Bij arrest van 15 november 2007 heeft het hof het vonnis van de rechtbank vernietigd en, opnieuw rechtdoende, UvA veroordeeld om aan [verweerder] te vergoeden de door de onzorgvuldige handelwijze van UvA door [verweerder] geleden en te lijden schade, op te maken bij staat en te vereffenen volgens de wet.
Het arrest van het hof is aan dit arrest gehecht.
2. Het geding in cassatie
Tegen het arrest van het hof heeft UvA beroep in cassatie ingesteld. De cassatiedagvaarding is aan dit arrest gehecht en maakt daarvan deel uit.
[Verweerder] heeft geconcludeerd tot referte.
De zaak is voor partijen toegelicht door hun advocaten.
De conclusie van de Advocaat-Generaal L. Strikwerda strekt tot vernietiging van het bestreden arrest van het gerechtshof te Amsterdam en tot verwijzing van de zaak naar een ander gerechtshof ter verdere behandeling en beslissing.

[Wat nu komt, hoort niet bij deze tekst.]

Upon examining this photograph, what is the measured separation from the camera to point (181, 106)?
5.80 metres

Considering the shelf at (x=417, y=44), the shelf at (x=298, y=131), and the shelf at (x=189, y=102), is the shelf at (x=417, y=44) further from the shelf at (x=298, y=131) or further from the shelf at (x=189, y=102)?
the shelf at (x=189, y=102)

3. Beoordeling van het middel
3.1 De vordering van [verweerder] strekt tot schadevergoeding, op te maken bij staat. [Verweerder] heeft UvA aansprakelijk gesteld voor schade die hij stelt te hebben geleden als gevolg van de volgens hem door zijn werk bij UvA ontstane arbeidsongeschiktheid en het daarop volgende ontslag uit vaste dienst. UvA heeft de vordering gemotiveerd bestreden, onder meer met een beroep op verjaring. Zij heeft met name ook de haar verweten onrechtmatige gedragingen en het causaal verband met de gestelde schade betwist. De rechtbank heeft het beroep op verjaring aanvaard, doch het hof heeft het desbetreffende vonnis vernietigd en UvA veroordeeld tot vergoeding van schade op te maken bij staat.

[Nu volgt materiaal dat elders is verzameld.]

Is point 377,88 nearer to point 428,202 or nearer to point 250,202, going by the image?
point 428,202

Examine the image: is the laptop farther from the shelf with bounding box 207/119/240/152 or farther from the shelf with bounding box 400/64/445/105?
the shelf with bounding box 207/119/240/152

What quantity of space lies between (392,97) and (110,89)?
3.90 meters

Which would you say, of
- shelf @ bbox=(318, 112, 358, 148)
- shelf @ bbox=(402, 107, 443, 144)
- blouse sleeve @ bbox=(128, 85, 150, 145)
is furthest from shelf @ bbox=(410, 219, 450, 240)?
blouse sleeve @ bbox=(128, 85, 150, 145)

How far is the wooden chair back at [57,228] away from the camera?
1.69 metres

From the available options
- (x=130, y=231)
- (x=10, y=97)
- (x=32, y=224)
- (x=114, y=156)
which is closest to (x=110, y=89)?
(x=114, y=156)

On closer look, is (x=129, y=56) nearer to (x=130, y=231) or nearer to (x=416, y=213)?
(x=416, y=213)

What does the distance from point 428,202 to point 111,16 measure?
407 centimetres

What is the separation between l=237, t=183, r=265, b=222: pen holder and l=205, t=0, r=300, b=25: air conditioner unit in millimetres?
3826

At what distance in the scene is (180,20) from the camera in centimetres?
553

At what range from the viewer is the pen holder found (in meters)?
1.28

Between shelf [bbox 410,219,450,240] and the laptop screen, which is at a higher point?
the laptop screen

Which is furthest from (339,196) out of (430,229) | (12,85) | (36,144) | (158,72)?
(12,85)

3.2 Het middel voert terecht aan dat de verwijzing naar de schadestaat pas mogelijk was nadat het hof de verweren van UvA met betrekking tot de onrechtmatigheid van haar gedragingen had behandeld. Na het slagen van de grief met betrekking tot de verjaring, diende het hof als gevolg van de devolutieve werking van het hoger beroep de door UvA niet prijsgegeven verweren in zijn beoordeling van de vordering van [verweerder] te betrekken. Nu het hof dit heeft nagelaten, getuigt zijn oordeel van een onjuiste rechtsopvatting. Het middel treft dus doel.
3.3 Nu [verweerder] de bestreden beslissing van het hof niet heeft uitgelokt of verdedigd, zullen de kosten van het geding in cassatie worden gereserveerd.
4. Beslissing
De Hoge Raad:
vernietigt het arrest van het gerechtshof te Amsterdam van 15 november 2007;
verwijst het geding ter verdere behandeling en beslissing naar het gerechtshof te 's-Gravenhage; reserveert de beslissing omtrent de kosten van het geding in cassatie tot de einduitspraak;
begroot deze kosten tot op de uitspraak in cassatie aan de zijde van UvA op € 446,93 aan verschotten en € 2.600,-- voor salaris, en aan de zijde van [verweerder] op € 348,38 aan verschotten en € 2.200,-- voor salaris.
Dit arrest is gewezen door de vice-president J.B. Fleers als voorzitter en de raadsheren E.J. Numann, A. Hammerstein, F.B. Bakels en W.D.H. Asser, en in het openbaar uitgesproken door de raadsheer E.J. Numann op 30 januari 2009.